* **What needs to be done**: Pick out each line below that contains the string "right". Case counts.

═════ Material to process

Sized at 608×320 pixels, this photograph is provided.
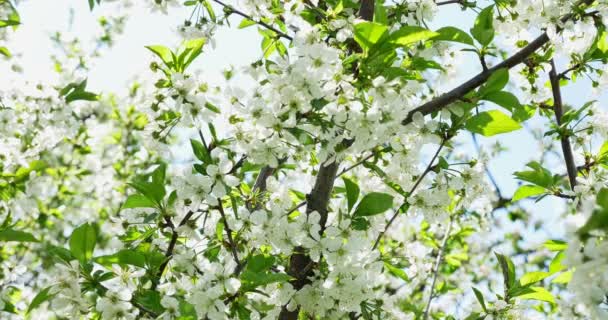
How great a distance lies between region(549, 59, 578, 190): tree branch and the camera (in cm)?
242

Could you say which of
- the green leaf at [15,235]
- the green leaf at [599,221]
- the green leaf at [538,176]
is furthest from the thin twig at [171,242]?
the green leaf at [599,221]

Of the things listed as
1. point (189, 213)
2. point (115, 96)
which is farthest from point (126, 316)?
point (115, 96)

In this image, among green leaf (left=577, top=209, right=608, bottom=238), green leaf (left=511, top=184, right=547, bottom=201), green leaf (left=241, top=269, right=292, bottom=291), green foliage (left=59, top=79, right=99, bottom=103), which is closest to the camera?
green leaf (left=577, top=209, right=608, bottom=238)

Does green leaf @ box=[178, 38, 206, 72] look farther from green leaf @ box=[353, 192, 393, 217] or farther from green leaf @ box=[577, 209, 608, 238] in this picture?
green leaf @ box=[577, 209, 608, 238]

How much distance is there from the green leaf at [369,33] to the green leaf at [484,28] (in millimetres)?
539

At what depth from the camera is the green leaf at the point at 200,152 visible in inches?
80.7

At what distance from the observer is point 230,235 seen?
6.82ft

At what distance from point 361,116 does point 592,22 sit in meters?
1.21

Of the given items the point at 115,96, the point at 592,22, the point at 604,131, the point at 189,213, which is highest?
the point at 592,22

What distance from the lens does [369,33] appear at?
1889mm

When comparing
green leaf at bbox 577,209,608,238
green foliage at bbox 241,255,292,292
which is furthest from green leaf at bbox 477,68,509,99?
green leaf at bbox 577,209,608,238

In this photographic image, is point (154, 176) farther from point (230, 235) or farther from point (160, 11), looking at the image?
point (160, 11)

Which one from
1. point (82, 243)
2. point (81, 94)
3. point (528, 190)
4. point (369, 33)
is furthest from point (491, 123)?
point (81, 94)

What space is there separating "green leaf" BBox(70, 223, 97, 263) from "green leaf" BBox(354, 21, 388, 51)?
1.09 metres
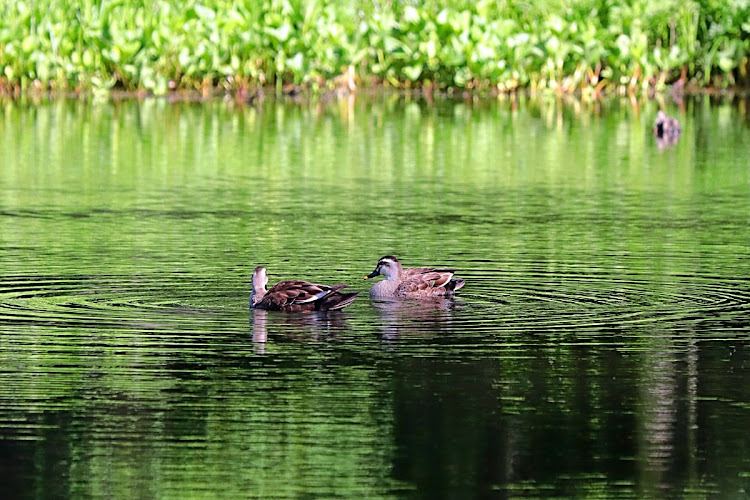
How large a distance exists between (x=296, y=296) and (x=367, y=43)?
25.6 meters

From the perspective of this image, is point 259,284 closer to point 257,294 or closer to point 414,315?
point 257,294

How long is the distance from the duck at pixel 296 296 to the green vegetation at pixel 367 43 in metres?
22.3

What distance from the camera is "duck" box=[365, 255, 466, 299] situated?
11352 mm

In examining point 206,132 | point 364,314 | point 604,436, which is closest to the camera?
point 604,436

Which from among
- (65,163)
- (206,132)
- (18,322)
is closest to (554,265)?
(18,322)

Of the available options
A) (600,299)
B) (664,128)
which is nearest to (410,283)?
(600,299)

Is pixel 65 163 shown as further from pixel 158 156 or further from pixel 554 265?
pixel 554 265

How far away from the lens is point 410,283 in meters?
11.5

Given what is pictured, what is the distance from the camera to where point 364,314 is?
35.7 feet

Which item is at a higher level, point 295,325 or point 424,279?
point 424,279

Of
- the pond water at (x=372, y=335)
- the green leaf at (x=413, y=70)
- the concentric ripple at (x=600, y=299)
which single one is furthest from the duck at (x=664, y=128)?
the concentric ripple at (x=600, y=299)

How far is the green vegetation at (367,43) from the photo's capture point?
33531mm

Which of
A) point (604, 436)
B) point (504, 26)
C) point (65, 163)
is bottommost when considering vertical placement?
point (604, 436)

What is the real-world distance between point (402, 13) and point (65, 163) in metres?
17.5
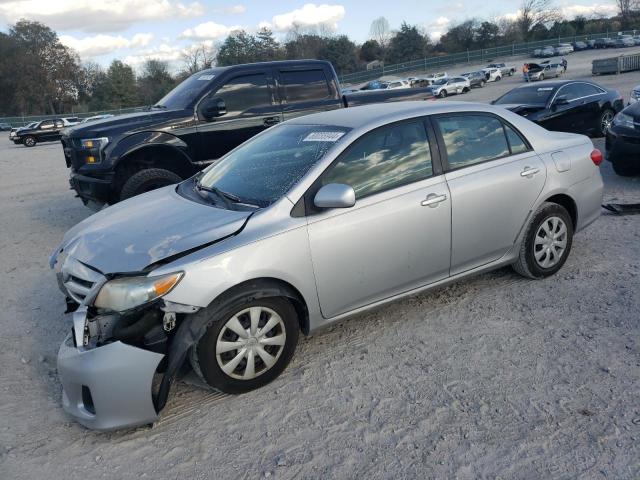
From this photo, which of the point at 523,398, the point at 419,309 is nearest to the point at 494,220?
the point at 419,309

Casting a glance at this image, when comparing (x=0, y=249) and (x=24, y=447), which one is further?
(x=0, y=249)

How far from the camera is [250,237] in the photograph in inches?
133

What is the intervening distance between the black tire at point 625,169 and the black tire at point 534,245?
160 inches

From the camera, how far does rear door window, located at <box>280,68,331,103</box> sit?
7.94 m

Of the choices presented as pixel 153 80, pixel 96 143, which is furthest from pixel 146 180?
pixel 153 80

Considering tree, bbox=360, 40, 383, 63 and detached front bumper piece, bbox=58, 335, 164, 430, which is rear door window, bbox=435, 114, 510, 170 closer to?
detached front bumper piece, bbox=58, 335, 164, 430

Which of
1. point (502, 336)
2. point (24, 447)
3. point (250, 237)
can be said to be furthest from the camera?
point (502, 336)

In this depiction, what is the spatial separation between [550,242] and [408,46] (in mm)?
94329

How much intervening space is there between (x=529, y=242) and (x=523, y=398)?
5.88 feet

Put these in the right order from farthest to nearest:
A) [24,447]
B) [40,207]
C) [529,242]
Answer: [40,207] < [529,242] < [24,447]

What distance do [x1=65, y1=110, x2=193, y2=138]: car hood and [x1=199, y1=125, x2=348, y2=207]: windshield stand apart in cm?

══════════

* **Solution**:
In this image, among green leaf (left=577, top=209, right=608, bottom=238), green leaf (left=511, top=184, right=547, bottom=201), green leaf (left=241, top=269, right=292, bottom=291), green foliage (left=59, top=79, right=99, bottom=103), which is closest to the camera?
green leaf (left=577, top=209, right=608, bottom=238)
Put these in the right order from farthest to nearest:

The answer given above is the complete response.